Dr. Umesh Jain is now exclusively responsible for TotallyADD.com and its content

Re: Spouse of (potentially, but most likely) ADHD son and husband

Re: Spouse of (potentially, but most likely) ADHD son and husband2011-03-06T22:41:45+00:00

The Forums Forums For The Non-ADD It Runs In Families Spouse of (potentially, but most likely) ADHD son and husband Re: Spouse of (potentially, but most likely) ADHD son and husband

#101625

jpsimard
Member
Post count: 50

Hello Greta,

It is entirely possible that your husband might have ADD/ADHD, just from what you’ve described. That being said, I’m a professional musician, and not a psychiatrist. I’d like to take a stab at answering your questions, at least from my own limited experience.

1) There has to be people out there feeling the same way. I wouldn’t doubt that AT ALL.

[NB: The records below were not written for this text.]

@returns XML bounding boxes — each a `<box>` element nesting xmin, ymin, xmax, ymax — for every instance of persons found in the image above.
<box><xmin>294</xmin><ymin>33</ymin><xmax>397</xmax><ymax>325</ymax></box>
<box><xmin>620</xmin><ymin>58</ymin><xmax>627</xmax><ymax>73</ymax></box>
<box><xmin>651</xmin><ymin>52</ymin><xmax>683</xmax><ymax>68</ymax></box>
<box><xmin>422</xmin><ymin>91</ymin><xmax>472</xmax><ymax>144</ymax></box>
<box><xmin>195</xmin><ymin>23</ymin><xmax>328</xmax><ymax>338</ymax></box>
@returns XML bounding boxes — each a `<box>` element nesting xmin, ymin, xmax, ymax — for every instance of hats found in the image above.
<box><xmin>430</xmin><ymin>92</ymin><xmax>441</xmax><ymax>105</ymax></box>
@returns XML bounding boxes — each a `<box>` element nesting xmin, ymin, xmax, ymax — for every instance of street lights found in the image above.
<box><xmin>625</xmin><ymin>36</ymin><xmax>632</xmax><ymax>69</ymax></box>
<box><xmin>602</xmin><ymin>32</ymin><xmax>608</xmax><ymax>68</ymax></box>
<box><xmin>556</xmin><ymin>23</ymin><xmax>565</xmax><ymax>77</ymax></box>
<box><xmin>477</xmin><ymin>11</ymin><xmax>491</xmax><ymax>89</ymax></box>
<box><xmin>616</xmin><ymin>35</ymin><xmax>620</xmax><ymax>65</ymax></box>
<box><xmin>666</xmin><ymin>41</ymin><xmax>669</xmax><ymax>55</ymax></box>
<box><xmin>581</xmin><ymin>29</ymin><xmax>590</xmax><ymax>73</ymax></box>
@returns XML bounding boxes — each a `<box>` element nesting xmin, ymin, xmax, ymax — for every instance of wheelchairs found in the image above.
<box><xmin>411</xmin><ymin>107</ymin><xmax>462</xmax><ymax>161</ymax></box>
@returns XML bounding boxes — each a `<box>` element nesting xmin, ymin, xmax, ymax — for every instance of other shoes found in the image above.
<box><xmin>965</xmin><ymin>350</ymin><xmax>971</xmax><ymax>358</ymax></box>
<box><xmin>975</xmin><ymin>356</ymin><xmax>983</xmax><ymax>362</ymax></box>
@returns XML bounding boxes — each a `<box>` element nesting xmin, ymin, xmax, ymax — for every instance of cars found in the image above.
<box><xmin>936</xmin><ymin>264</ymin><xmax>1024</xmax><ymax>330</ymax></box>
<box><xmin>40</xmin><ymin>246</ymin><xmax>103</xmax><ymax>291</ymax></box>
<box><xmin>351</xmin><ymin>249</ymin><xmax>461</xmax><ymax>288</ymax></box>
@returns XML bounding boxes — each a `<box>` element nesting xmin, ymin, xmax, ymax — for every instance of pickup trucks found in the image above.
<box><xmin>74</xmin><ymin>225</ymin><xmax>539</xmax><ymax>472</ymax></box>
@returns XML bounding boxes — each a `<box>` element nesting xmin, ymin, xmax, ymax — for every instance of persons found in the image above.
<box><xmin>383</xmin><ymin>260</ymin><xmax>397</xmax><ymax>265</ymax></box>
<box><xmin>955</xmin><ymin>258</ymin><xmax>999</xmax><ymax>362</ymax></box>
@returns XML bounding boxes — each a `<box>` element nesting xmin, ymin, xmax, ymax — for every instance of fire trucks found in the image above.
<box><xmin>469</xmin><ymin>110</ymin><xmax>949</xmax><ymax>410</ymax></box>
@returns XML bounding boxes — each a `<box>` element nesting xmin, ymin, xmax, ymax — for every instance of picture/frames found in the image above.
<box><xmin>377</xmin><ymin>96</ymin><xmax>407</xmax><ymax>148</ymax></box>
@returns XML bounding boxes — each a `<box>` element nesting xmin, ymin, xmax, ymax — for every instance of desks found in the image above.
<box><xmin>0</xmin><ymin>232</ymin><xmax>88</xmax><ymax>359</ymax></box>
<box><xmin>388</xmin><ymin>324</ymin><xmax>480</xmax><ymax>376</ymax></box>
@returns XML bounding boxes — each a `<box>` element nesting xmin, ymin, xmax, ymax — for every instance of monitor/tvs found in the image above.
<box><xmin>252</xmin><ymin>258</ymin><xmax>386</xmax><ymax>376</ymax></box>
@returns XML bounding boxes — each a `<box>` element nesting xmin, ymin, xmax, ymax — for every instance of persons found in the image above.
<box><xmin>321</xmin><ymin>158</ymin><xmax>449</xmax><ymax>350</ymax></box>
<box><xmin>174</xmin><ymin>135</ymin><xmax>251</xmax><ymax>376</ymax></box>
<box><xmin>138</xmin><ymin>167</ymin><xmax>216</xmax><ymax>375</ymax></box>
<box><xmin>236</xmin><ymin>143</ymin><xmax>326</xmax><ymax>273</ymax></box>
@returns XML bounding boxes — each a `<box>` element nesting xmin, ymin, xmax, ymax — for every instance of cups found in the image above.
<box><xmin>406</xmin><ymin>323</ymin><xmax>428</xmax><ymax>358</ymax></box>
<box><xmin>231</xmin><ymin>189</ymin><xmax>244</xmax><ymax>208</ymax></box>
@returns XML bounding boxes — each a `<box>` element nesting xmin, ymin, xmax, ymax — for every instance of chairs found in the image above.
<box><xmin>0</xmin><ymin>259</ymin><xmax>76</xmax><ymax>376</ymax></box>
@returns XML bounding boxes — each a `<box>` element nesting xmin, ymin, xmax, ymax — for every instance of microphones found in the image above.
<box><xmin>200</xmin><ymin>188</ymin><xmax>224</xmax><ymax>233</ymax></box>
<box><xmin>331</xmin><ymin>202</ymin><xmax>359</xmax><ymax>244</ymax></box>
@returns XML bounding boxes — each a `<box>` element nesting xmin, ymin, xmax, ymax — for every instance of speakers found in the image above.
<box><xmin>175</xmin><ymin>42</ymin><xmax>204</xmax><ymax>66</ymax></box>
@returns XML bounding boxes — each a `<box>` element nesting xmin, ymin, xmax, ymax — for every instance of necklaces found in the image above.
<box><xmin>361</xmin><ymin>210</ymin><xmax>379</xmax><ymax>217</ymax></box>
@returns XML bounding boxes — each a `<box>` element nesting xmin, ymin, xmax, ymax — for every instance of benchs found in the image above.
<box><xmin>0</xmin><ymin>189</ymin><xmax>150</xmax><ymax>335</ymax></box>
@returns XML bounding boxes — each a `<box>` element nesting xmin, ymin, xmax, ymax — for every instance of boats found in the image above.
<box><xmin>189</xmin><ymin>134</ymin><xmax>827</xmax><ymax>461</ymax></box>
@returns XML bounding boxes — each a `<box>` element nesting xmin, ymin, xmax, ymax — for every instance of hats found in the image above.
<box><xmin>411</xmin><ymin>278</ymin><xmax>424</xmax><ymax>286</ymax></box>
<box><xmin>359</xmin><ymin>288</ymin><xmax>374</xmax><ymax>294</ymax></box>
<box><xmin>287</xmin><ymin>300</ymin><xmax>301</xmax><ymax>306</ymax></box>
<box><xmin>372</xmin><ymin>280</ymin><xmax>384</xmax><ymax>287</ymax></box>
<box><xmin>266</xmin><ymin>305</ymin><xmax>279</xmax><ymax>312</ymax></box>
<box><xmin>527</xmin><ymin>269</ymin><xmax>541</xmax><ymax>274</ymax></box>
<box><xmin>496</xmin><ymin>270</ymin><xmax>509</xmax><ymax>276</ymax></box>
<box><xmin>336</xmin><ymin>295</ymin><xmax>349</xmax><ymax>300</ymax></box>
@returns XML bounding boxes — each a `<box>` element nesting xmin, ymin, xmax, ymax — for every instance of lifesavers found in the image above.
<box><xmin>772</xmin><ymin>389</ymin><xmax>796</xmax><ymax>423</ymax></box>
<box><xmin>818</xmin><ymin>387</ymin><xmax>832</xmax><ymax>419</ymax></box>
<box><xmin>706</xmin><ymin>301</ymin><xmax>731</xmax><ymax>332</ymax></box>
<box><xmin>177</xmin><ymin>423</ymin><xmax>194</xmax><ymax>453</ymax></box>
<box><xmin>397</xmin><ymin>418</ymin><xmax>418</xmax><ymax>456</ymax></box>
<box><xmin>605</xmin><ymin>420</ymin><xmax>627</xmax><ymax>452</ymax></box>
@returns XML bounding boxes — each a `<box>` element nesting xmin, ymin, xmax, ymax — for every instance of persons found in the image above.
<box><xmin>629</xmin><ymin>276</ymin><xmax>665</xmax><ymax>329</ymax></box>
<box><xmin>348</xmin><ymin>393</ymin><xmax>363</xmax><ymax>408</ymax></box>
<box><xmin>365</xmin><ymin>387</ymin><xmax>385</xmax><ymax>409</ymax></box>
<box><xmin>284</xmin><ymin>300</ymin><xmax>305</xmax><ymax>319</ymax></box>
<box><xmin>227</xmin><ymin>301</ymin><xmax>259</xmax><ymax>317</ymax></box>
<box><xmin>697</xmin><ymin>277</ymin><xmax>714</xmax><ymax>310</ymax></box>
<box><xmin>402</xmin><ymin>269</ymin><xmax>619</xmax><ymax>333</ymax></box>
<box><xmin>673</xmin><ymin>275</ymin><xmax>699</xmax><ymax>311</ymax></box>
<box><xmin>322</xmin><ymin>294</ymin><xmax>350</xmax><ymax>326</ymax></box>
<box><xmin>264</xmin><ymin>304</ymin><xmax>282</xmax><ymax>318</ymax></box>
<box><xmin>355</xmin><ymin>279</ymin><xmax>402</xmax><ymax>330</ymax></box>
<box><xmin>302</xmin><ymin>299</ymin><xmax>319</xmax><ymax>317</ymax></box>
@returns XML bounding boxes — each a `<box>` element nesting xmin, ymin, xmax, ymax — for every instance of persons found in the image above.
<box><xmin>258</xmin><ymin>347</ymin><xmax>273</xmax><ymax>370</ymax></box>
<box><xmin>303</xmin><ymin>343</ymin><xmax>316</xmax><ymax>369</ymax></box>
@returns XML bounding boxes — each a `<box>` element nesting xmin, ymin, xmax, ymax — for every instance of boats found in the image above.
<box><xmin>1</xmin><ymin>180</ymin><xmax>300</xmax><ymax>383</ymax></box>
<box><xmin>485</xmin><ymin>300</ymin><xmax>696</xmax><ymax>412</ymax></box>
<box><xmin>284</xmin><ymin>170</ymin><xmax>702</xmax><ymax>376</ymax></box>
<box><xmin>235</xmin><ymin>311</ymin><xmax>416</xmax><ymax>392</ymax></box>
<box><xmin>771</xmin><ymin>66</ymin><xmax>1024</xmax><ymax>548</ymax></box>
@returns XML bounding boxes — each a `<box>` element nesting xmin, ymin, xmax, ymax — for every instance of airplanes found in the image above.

2) Your second question is more of an (un-stated) two parter. Given the stigma that “mental illness” has, I wouldn’t be too surprised if your mother in law is entirely biased against it. Why would someone want to think that their child has a “defect”. (I disagree, and feel it is a gift, not a defect!)

As for approaching your husband on this…. this is delicate, and hard, and if it is anything like what happened to me… it’s going to be difficult. My girlfriend (of eight years) approached me TWICE on the subject of getting evaluated. The first time I said flat out “No!” and I was -incredibly- upset that she could possibly think that I have this “defect.” The second time… she was so earnest, almost heart breakingly so, that I said that I would -consider- it. I then forgot about it (COMMON ADD/ADHD PROBLEM!) until one night, I was channel surfing and my curiosity alighted me on ADD and LOVING IT?! From that, I took the test on this site… and the rest is history. I should also add that this all occured within the last three months or so.

So my advice to you, based only on MY LIMITED EXPERIENCE would be to work on your relationship with your husband. After five years of obvious strain, any approach you would make MIGHT seem like an attack on him. (Based on my own bias, here). The only reason I was able to hear what my girlfriend had to say is that we were actively working on improving our relationship. I’d HIGHLY RECOMMEND that you follow Dr. Ned’s advice from this blog post:

http://totallyadd.com/20-marriage-tips-from-dr-ned-hallowell/

NOW. All of that being said, with my add rant complete… I think the easiest way to approach your husband is through your son. I’m not saying that you use your son as a pawn, but you might want to talk to your family physician about your son, and about your concerns about him. If the process leads to a diagnosis you’ll be saving your son a whole lifetime worth of “issues”, and as a part of the assessment process, they’ll want to talk to your husband. Every parent loves their child without question, and I feel like that MIGHT be a good way to get him at least to open his mind about it.

That being said, we ADDers are an observant bunch with a brain that runs like a Ferrari. Approach this as honestly as you can, and I’d start by working on the marriage.